Data taken from a collection

[Begin]

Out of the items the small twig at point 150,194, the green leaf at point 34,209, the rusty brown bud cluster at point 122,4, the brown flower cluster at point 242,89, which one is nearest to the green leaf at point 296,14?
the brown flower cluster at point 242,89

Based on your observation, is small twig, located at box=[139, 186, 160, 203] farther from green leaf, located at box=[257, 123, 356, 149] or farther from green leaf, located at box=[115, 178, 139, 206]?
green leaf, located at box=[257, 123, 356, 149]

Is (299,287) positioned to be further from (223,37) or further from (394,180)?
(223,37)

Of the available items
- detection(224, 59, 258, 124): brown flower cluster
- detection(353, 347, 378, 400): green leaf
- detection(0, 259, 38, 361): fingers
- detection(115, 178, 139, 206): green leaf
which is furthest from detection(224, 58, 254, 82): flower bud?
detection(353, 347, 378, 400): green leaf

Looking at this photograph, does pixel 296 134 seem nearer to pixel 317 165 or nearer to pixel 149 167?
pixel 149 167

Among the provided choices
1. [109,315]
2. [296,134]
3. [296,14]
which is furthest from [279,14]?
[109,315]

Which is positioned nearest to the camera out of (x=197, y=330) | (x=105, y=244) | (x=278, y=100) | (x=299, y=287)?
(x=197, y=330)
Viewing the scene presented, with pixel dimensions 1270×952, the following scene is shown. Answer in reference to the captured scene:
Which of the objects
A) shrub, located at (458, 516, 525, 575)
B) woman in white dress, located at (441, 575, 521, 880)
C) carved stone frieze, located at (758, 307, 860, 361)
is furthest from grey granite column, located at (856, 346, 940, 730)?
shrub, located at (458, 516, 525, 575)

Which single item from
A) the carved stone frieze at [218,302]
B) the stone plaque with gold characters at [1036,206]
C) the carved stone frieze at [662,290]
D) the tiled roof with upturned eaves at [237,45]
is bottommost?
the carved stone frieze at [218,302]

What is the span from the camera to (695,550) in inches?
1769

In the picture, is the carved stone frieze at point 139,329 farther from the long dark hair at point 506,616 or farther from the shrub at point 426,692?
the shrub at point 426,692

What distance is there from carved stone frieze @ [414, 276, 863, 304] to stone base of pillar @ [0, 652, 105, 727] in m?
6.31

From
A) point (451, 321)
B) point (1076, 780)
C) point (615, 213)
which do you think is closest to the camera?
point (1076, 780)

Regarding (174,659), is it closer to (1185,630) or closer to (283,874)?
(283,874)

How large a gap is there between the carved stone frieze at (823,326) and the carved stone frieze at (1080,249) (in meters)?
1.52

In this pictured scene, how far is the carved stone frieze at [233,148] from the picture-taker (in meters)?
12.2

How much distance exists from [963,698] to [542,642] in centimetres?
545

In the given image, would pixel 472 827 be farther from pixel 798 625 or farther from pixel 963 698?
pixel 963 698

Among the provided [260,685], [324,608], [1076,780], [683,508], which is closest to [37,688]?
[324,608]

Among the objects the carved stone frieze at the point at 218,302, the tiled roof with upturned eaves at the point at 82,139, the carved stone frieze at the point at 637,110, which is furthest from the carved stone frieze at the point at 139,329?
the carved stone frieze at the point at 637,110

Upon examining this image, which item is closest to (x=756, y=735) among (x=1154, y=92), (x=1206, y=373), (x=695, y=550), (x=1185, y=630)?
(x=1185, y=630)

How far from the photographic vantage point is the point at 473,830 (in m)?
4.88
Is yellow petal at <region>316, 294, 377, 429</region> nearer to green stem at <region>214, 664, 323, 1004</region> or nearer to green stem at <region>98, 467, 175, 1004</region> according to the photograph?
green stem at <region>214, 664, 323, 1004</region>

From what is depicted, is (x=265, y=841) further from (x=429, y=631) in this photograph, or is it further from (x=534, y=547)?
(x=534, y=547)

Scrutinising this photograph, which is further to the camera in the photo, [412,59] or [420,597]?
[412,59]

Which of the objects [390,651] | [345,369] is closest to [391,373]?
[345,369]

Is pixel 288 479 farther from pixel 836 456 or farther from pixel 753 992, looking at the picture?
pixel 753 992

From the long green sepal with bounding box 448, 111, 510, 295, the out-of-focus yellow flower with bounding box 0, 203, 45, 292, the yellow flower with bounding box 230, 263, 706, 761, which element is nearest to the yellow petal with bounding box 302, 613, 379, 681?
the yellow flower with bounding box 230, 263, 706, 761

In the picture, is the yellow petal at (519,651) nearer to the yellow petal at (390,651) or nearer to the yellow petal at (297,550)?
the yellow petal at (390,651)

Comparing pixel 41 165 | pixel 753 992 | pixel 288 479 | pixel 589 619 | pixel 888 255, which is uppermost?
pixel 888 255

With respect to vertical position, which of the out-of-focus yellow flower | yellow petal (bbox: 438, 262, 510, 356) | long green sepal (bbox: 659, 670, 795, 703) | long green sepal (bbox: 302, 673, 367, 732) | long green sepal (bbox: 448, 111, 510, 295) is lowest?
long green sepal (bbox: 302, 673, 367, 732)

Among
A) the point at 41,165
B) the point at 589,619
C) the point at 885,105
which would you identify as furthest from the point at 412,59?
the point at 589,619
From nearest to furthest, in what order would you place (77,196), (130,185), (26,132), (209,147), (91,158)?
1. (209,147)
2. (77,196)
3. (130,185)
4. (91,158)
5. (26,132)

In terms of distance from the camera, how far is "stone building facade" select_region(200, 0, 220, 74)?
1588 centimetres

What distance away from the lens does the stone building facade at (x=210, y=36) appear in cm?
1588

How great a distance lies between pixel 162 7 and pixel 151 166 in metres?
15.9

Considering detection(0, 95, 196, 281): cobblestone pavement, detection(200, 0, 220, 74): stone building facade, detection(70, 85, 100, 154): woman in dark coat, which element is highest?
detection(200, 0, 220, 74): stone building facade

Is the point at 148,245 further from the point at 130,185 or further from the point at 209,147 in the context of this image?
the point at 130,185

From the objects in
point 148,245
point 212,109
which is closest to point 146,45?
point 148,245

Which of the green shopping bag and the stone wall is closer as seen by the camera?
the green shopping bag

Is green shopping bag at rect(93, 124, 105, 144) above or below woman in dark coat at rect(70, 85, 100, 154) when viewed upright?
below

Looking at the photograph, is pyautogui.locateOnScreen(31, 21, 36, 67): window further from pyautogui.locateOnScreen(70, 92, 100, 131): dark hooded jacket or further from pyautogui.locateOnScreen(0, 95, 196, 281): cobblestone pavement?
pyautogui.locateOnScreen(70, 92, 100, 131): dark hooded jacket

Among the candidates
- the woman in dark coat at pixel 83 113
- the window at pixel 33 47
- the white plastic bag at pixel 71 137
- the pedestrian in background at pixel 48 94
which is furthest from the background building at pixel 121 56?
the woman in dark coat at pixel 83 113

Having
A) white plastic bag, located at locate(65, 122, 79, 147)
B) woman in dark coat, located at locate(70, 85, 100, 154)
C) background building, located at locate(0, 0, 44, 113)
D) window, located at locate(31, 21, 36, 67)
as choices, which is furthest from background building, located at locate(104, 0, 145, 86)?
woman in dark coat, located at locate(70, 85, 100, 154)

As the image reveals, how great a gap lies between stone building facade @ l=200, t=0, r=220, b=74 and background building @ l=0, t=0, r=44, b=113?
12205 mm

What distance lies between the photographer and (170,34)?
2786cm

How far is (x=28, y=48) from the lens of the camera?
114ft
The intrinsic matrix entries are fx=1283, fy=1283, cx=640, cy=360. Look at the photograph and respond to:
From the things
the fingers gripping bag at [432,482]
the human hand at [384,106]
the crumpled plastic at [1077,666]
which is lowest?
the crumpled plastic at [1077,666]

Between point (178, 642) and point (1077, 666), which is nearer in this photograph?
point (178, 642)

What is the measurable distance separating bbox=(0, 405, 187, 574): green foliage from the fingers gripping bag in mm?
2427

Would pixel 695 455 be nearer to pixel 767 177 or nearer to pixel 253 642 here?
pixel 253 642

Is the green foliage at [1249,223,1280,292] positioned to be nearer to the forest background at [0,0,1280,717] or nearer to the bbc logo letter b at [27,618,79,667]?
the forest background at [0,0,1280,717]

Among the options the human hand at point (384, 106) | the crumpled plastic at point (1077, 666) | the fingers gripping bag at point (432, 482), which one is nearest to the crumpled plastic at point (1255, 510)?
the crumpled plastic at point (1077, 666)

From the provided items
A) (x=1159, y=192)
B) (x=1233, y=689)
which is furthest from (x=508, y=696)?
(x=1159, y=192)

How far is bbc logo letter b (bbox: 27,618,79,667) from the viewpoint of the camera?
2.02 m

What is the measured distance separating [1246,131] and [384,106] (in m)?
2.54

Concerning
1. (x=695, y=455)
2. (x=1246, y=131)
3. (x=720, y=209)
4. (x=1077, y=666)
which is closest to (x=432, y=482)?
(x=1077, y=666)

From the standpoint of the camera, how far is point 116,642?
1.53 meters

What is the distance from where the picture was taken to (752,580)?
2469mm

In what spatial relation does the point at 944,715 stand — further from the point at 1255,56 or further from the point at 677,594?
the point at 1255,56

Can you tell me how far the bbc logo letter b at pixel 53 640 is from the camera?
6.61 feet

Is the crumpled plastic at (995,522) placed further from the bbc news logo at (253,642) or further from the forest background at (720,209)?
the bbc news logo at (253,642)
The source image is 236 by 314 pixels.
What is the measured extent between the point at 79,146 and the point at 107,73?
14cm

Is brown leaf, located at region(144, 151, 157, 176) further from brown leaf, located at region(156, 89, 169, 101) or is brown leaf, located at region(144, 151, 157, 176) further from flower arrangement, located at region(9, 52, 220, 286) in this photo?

[End]

Job:
Format the stretch of the data above from the line containing "Is pixel 288" through the line containing "5. (26,132)" as a numbered list, leaving out blank lines.

Task output:
1. Is pixel 288 479 farther from pixel 836 456 or farther from pixel 753 992, looking at the picture?
2. pixel 753 992
3. From the long green sepal with bounding box 448, 111, 510, 295, the out-of-focus yellow flower with bounding box 0, 203, 45, 292, the yellow flower with bounding box 230, 263, 706, 761, which element is nearest to the yellow petal with bounding box 302, 613, 379, 681?
4. the yellow flower with bounding box 230, 263, 706, 761
5. In the picture, is the yellow petal at (519,651) nearer to the yellow petal at (390,651) or nearer to the yellow petal at (297,550)?
6. the yellow petal at (390,651)
7. Comparing pixel 41 165 | pixel 753 992 | pixel 288 479 | pixel 589 619 | pixel 888 255, which is uppermost?
8. pixel 888 255
9. With respect to vertical position, which of the out-of-focus yellow flower | yellow petal (bbox: 438, 262, 510, 356) | long green sepal (bbox: 659, 670, 795, 703) | long green sepal (bbox: 302, 673, 367, 732) | long green sepal (bbox: 448, 111, 510, 295) is lowest?
10. long green sepal (bbox: 302, 673, 367, 732)
11. Among
12. A) the point at 41,165
13. B) the point at 589,619
14. C) the point at 885,105
15. which would you identify as furthest from the point at 412,59?
16. the point at 589,619
17. From nearest to furthest, in what order would you place (77,196), (130,185), (26,132), (209,147), (91,158)?
18. 1. (209,147)
19. 2. (77,196)
20. 3. (130,185)
21. 4. (91,158)
22. 5. (26,132)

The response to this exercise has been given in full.